“Oh, Frank!” she said, “I am afraid something terrible has happened to—to Walter!”

“Walter?”

“Yes; you know—he is——”

“The gentleman who was with you?”

“Yes.”

“What makes you think anything has happened to him?”

“After he came here and found you had picked up the stick he returned to the house with it in his possession. Then he told me he was going to see that crazy doctor about the stick, and he promised to return by ten o’clock. It is now long past eleven, and he has not returned. I knew it would not do to let father know about it. Father had retired for the night, so I slipped out of the house without his knowledge, and here I am. I came to you because I thought you would know what to do.”

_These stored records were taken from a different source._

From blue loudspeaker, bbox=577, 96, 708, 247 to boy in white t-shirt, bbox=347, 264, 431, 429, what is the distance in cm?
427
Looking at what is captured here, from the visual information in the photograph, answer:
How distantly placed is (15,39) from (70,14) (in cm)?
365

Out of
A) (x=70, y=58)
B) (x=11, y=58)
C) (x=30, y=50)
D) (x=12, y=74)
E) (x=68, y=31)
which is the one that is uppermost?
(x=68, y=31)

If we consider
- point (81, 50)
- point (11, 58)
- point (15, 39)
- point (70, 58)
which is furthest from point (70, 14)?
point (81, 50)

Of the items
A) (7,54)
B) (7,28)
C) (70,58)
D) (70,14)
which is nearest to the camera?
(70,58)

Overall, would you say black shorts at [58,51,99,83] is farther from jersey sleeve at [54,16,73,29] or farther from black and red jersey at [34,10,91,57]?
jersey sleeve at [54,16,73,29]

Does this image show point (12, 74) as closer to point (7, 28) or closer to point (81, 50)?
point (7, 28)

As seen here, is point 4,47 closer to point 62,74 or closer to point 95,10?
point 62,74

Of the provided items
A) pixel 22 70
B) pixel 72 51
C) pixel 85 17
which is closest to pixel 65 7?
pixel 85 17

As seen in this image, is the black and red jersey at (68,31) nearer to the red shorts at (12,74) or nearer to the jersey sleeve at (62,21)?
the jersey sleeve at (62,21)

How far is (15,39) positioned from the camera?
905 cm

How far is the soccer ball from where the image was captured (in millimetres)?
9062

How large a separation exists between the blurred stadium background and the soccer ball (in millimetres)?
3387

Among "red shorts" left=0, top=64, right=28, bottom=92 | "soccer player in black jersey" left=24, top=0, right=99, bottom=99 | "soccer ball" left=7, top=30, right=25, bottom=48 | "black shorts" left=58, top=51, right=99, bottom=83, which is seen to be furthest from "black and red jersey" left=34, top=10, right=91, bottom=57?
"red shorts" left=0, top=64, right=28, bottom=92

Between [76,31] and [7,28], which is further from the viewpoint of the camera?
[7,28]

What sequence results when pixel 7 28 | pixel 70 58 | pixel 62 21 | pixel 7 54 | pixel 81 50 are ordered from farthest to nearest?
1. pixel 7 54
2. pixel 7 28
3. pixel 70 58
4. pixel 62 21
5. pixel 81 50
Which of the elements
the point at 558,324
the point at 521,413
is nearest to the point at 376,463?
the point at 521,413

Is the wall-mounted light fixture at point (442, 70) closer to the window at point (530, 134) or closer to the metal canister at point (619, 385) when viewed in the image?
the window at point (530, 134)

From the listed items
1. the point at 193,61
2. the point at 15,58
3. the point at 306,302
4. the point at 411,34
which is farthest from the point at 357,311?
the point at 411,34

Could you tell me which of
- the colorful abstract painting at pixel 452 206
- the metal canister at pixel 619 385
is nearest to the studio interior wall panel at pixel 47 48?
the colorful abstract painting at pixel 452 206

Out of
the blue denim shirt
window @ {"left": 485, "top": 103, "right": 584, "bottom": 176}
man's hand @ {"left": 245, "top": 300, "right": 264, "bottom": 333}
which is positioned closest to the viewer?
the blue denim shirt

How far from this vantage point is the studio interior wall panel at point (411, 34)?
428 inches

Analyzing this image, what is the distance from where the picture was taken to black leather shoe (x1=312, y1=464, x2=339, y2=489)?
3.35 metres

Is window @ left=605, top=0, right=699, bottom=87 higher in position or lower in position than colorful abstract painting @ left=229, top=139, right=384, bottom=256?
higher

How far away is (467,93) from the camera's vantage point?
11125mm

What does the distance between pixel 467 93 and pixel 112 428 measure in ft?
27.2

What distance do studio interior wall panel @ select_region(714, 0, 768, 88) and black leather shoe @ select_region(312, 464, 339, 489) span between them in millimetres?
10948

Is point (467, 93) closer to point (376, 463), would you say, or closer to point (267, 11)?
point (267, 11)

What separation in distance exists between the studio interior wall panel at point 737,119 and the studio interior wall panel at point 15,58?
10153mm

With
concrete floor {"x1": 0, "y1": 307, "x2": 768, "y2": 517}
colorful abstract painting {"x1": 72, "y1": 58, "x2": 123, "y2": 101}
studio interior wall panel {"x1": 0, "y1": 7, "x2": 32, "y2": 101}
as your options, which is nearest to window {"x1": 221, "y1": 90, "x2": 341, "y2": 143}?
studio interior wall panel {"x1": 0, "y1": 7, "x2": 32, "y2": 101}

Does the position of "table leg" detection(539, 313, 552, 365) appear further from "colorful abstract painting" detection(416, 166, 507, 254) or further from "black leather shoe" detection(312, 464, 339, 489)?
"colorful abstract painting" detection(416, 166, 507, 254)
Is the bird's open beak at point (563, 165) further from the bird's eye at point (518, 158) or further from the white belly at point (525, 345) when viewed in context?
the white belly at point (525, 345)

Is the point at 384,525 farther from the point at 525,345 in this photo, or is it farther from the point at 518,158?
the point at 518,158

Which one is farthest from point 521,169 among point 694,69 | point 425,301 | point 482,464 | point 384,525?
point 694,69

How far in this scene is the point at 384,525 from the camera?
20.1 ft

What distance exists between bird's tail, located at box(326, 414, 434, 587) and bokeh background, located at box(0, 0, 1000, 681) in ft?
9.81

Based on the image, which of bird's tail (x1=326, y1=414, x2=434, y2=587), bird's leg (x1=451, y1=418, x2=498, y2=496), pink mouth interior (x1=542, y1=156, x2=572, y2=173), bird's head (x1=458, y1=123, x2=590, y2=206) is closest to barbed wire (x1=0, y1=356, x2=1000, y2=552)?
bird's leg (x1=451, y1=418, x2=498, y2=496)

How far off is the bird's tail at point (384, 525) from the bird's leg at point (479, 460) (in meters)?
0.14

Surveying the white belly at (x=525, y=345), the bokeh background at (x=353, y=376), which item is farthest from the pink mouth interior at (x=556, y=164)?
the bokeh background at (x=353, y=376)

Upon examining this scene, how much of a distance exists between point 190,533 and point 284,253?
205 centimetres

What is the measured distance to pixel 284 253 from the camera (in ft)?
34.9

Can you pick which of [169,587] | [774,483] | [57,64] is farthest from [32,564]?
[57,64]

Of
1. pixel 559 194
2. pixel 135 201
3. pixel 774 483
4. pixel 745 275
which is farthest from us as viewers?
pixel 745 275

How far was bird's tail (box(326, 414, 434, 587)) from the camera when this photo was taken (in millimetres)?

Her words had conjured strange, gruesome visions before Merriwell’s vision. Frank had heard from the man’s lips the story that revealed the peril of any one who might possess the little black stick. Was it not possible that, for all of his trick in dodging the Chinaman at the door, he had been tracked down by members of the secret order and slain? Was it not possible the stranger might be dead somewhere in the dark streets of New York with the strangler’s cord about his neck?

Inza saw Merry’s lips tighten and she gave a little cry of fear.

“You are afraid!” she said, clutching Frank’s arm. “Oh, why did he ever meddle with that terrible thing! What if he has been killed!”